What you need to do ->
Output the text of the listing below verbatim, line by line, and leave the pictures out.

__________________________________________________

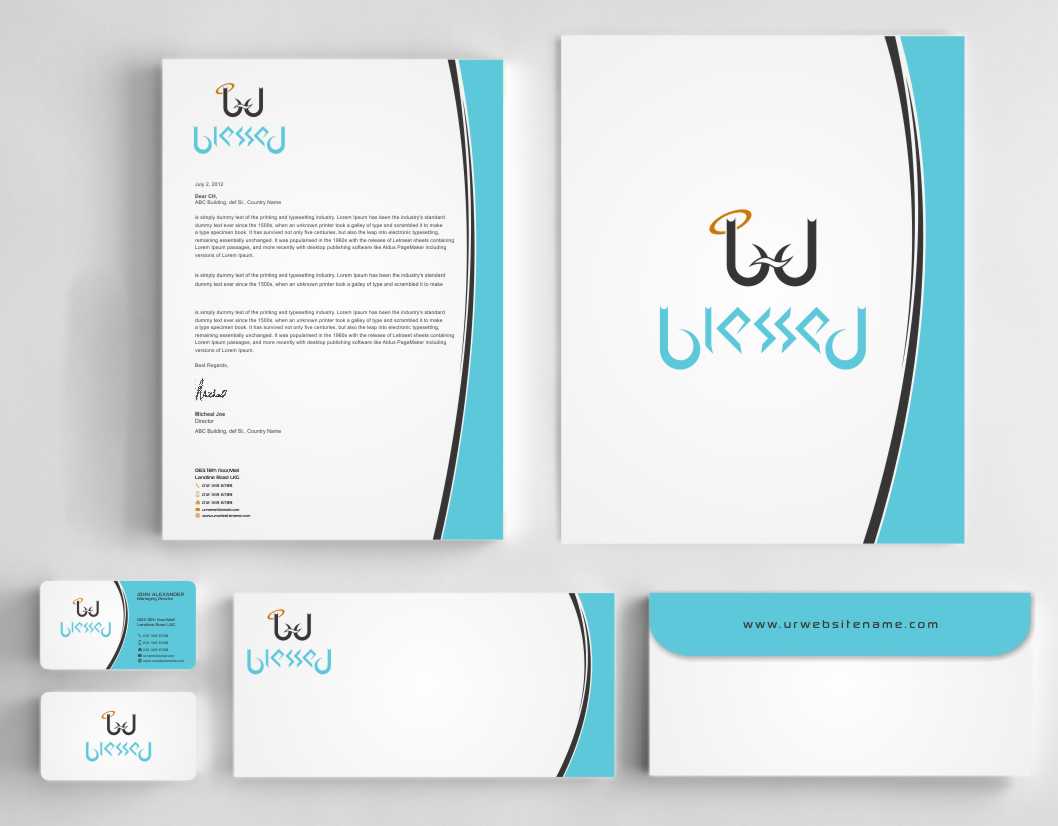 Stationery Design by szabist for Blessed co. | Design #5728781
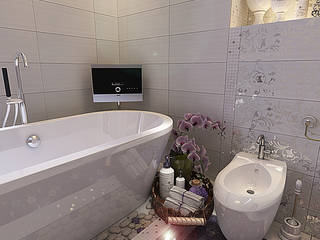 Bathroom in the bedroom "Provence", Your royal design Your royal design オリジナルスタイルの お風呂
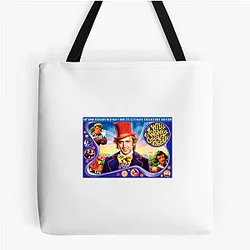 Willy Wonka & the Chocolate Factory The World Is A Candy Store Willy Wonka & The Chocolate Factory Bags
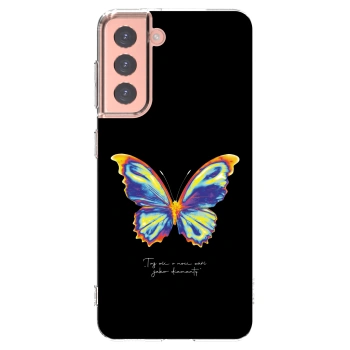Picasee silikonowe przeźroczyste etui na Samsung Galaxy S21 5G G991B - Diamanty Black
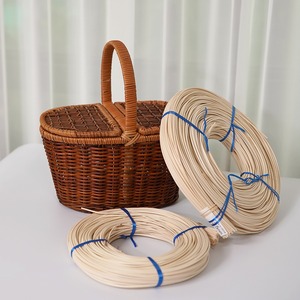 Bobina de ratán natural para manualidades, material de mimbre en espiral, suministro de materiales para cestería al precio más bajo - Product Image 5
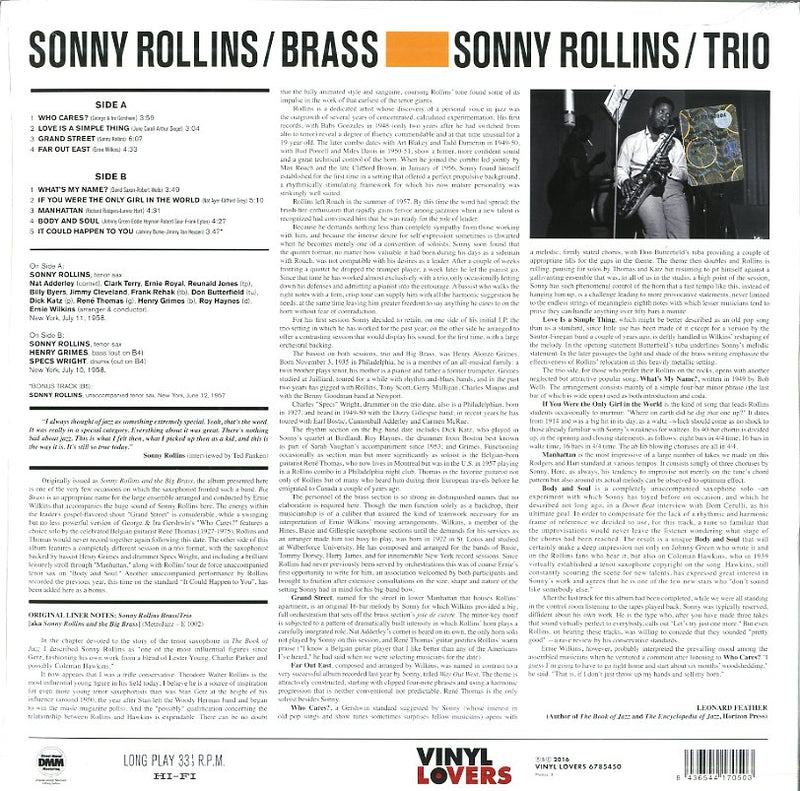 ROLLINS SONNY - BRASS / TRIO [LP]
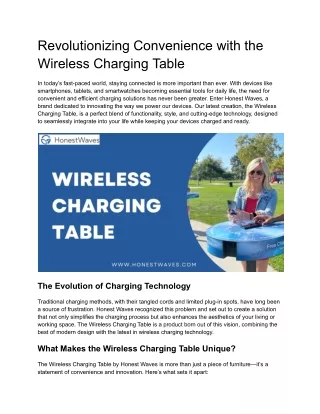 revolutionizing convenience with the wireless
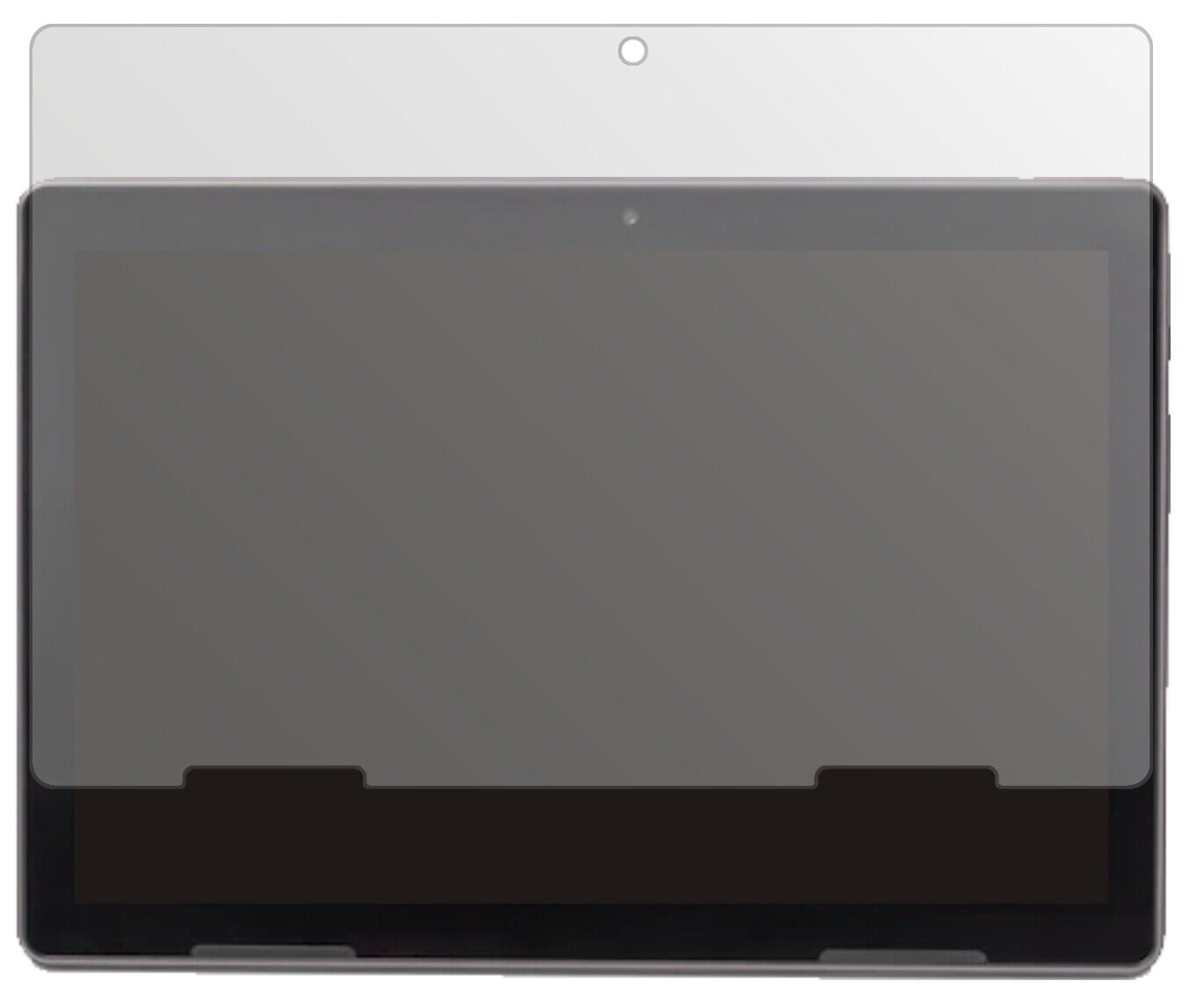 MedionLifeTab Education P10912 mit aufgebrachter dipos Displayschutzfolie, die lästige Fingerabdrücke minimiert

__________________________________________________

Solution below ->
 Stationery Design by szabist for Blessed co. | Design #5728781
 Bathroom in the bedroom "Provence", Your royal design Your royal design オリジナルスタイルの お風呂
 Willy Wonka & the Chocolate Factory The World Is A Candy Store Willy Wonka & The Chocolate Factory Bags
Picasee silikonowe przeźroczyste etui na Samsung Galaxy S21 5G G991B - Diamanty Black
 Bobina de ratán natural para manualidades, material de mimbre en espiral, suministro de materiales para cestería al precio más bajo - Product Image 5
 ROLLINS SONNY - BRASS / TRIO [LP]
 revolutionizing convenience with the wireless
 MedionLifeTab Education P10912 mit aufgebrachter dipos Displayschutzfolie, die lästige Fingerabdrücke minimiert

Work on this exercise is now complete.